Leukemia-initiating cell activity of IL-3Rα–positive FA-AML cells in a “humanized” xenotransplant model
To establish the LSC functional capacity of IL-3Rα–positive FA-AML cells, we performed transplantation studies using the NSG/SGM3 xenotransplantation model. These recipient mice express transgenic cDNAs encoding human SCF, GM-CSF, and IL-3. Three primary FA-A AML specimens were flow cytometrically sorted for CD34+IL-3Rα+ and CD34+IL-3Rα− cells, which were transplanted directly into the right femurs of sublethally irradiated NSG/SGM3 recipient mice. The intrafemoral approach circumvents the AML LSC trafficking/homing processes associated with the circulation.7 We also transplanted normal bone marrow CD34+ cells in parallel. After 6 weeks, samples were obtained by bone marrow aspiration and analyzed for engraftment by flow cytometry. The results showed that both normal CD34+ cells and FA-AML CD34+ IL-3Rα+ cells could successfully engraft (human CD45+) in the marrow of NSG/SGM3 mice (Figure 2A-D left panels). Further analysis indicated that the progeny derived from normal HSCs did not express IL-3Rα (Figure 2A right panel). In contrast, 65%-73% of the human CD45+ gated cells (CD34+ and CD34− subsets) derived from the 3 FA-AML patients, which had proliferated in vivo, were IL-3Rα+ (Figure 2B-D right panels). We observed very low donor engraftment in recipient mice transplanted with CD34+IL-3Rα− cells from FA-AML patient samples (Figure 2E-F).

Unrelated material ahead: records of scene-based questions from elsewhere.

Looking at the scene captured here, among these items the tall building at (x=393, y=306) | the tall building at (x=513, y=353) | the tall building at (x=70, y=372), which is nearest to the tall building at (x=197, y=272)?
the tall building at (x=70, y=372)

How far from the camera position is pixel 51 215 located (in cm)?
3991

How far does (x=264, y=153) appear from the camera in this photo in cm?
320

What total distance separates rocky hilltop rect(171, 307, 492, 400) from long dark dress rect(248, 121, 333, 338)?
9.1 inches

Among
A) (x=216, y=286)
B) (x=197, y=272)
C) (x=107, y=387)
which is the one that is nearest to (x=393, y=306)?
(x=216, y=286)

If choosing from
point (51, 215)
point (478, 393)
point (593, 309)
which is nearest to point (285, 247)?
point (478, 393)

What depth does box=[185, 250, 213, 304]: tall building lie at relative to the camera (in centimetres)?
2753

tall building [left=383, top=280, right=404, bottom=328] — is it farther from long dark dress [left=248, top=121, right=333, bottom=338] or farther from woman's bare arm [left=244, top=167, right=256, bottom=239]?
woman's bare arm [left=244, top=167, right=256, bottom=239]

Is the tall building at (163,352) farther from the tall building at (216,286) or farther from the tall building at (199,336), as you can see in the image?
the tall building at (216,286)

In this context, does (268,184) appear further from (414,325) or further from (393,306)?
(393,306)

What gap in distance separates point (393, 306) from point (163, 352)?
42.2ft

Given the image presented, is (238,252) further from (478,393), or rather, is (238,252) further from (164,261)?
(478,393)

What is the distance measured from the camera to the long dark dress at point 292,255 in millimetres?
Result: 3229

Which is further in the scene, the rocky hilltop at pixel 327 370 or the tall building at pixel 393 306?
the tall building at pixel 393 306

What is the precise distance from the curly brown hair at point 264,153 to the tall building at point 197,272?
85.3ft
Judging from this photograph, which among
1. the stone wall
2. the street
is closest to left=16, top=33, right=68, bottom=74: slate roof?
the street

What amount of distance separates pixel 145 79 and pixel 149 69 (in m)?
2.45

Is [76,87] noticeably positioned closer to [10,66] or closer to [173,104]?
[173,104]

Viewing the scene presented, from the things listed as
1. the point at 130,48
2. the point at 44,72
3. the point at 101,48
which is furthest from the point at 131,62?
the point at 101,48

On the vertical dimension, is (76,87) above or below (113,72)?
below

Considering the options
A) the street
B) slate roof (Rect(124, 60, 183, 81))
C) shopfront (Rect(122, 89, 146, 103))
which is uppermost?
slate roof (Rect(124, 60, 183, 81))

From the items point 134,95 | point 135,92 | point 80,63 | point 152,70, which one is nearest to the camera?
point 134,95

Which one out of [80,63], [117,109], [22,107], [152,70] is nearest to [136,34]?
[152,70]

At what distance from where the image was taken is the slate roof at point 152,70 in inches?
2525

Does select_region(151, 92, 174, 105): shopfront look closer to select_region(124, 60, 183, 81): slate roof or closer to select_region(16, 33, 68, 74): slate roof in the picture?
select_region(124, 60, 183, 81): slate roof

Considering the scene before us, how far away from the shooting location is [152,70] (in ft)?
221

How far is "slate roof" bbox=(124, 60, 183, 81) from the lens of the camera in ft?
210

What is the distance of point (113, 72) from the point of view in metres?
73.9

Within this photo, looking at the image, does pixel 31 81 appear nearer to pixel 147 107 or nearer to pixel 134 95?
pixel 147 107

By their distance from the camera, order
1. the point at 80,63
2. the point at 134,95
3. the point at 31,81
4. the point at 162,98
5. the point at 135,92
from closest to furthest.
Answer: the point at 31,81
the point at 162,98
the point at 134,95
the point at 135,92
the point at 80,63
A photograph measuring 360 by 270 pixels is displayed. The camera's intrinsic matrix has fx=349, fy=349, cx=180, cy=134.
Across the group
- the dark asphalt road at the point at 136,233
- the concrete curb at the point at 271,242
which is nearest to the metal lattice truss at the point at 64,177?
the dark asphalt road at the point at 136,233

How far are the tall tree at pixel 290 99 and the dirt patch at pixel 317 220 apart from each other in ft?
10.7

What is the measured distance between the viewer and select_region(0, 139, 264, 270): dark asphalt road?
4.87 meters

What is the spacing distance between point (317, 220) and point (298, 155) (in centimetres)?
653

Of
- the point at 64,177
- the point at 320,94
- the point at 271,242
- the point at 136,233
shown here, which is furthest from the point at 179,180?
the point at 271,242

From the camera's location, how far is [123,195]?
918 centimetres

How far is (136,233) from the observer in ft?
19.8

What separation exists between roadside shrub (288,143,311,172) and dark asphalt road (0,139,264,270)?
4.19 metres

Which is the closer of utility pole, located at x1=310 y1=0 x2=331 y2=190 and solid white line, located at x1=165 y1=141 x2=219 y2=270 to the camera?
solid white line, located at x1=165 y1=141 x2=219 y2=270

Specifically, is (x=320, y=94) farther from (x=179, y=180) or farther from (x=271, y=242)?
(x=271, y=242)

To determine the activity of FA-AML LSCs, we performed secondary transplantation by injecting 7-10 × 106 cells isolated from the bone marrow of each primary recipient mouse into secondary recipient mice to determine leukemic development. Within 15 weeks after transplantation, all 9 secondary recipient mice receiving cells from primary recipient mice transplanted with CD34+IL-3Rα+ FA-AML cells developed leukemia (Figure 3A). In contrast, the secondary recipients of CD34+IL-3Rα− cells or normal CD34+ cells survived without signs of leukemia for 4 months after transplantation, which might have been due to poor engraftment (Figure 3B). The IL-3Rα+ FA-AML–derived leukemic mice showed massive splenomegaly (Figure 3C) and increased human myeloblasts in the peripheral blood (Figure 3D). These results confirmed our previous phenotypic identification of the CD34+CD38−IL-3Rα+ subset as the potential LSCs associated with FA-AML. Therefore, because of the results from the immunophenotypic analysis and the NSG/SGM3 FA xenotransplant model, we concluded that IL-3Rα is specifically expressed on FA-AML LSCs.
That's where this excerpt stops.